We also found that when researchers used a different comparator in the cost-effectiveness analysis, the study was almost 4 times as likely to conclude that the drug was cost-effective. This finding is likely related to 84% of positive cost-effectiveness analyses that used a different comparator being funded by pharmaceutical companies, compared with 50% of analyses not finding cost-effective benefit. Often, the comparator drug used in these cases were drugs of the same class as the new drug (eg, kinase inhibitors or programmed death-ligand 1 inhibitors). These studies often result in discrepant results, depending on the funder of the study and the employer of the authors. Such is the case of inotuzumab ozogamicin[14] and blinatumomab cost-effectiveness analyses.[15]

Even in pharmaceutical-funded studies that did not find a drug to be cost-effective, the role of funding appeared to influence the narrative of the study. For example, in patients with renal cell carcinoma, cabozantinib had a higher ICER than everolimus, the comparator drug that was used for cabozantinib’s US Food and Drug Administration’s approval. However, this finding was overshadowed by the finding that it was more cost-effective than nivolumab, another approved drug for the same indication and that also used everolimus as a comparator for its approval.

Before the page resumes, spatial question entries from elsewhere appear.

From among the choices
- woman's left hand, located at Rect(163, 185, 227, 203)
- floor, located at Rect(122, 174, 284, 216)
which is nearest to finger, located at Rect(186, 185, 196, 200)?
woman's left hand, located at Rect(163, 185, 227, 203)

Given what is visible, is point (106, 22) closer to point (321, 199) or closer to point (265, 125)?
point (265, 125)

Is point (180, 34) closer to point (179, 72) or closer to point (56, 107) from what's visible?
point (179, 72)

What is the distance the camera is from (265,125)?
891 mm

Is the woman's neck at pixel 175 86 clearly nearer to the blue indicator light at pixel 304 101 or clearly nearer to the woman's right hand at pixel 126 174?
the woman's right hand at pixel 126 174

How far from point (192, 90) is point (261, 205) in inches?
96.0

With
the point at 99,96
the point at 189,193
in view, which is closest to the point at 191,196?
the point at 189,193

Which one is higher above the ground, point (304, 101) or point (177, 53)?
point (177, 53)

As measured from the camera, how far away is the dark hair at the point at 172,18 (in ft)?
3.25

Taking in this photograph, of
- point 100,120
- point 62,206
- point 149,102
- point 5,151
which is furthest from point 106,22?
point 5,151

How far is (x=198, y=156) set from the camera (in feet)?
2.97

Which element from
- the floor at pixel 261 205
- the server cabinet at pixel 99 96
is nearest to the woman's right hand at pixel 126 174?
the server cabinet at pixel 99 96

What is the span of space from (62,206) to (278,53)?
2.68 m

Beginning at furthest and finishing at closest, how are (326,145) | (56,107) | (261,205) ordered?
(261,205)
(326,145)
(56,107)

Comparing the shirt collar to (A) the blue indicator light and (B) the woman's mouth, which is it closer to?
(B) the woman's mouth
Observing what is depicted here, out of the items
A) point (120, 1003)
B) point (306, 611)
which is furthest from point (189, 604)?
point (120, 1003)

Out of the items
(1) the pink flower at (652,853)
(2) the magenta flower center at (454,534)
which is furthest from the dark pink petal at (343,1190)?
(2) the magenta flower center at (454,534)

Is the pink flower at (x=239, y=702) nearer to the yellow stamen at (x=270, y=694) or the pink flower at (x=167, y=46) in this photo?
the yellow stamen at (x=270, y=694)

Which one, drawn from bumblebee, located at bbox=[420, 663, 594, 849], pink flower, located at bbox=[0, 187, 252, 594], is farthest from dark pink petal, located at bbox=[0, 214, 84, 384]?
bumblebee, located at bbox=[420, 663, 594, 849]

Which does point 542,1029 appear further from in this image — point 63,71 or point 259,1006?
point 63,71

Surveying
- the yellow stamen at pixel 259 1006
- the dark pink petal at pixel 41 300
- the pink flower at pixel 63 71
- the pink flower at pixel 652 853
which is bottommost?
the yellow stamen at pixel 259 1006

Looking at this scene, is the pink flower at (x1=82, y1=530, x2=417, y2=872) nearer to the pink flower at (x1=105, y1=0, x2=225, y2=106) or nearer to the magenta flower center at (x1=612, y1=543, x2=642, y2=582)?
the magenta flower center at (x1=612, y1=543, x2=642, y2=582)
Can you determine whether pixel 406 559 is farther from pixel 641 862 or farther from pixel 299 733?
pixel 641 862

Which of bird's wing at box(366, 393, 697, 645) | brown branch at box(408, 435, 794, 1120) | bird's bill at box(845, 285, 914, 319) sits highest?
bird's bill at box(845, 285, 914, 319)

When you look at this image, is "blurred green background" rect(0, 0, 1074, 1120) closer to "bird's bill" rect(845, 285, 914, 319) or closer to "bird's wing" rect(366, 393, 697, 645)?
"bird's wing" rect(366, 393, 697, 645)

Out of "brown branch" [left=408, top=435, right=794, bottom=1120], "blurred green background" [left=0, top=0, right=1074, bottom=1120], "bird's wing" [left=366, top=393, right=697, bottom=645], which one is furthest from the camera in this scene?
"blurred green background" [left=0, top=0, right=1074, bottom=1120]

The results of our study are consistent with others that have examined the relationship between study sponsorship and whether the study concluded that a drug was cost-effective. While these studies also found a strong relationship between pharmaceutical funding and cost-effectiveness benefit, both examined cost-effectiveness studies published during earlier years than we did.[16],[17] Further, Garattini et al[16] examined studies published between 2004 to 2009 and did not limit by drug or indication; Lane et al[17] examined studies published between 1991 to 2021 and focused on drugs approved for breast cancer only. Our study examines more contemporary cost-effectiveness studies and brings to light that while the percentage of studies not disclosing funding was slightly lower in those published 2017 to 2020, compared with 2015 to 2016 (25% vs 21%), the influence of COI in the study results is as pervasive now as it was before the recommendations by the Second Panel on Cost-Effectiveness in Health and Medicine in 2016.

Limitations

This study had limitations. First, when determining whether a drug improved OS, PFS, or ORR, we only used the study that reported data used for FDA approval or another study that was listed on the clinicaltrials.gov website. Subsequent studies may have reported these values, and by not including them, our results may be different. However, at least 90% of studies had values for these outcomes. Second, we only used the first 10 search results. As a result, there may have been studies that we missed. However, most drugs had fewer than 10 cost-effectiveness studies, and it is unlikely that a relevant cost-effectiveness article would have been found beyond 10 search results. Third, articles may have been missed because we required the cost-effectiveness analysis to include FDA trial data, and we often used the trial name in our search. However, this may have been beneficial because it eliminated irrelevant studies from our search results, allowing us to focus on relevant studies.

Conclusions

In this cross-sectional study, pharmaceutical funding was associated with whether a drug was found to be cost-effective. These findings suggest that simply encouraging authors to disclose potential COI is inadequate. In many instances, funding was unreported, and even when funding was reported, bias in the results is a serious concern. Independent groups should be encouraged to perform cost-effectiveness analyses and journal editors should preferentially choose such analyses for publication.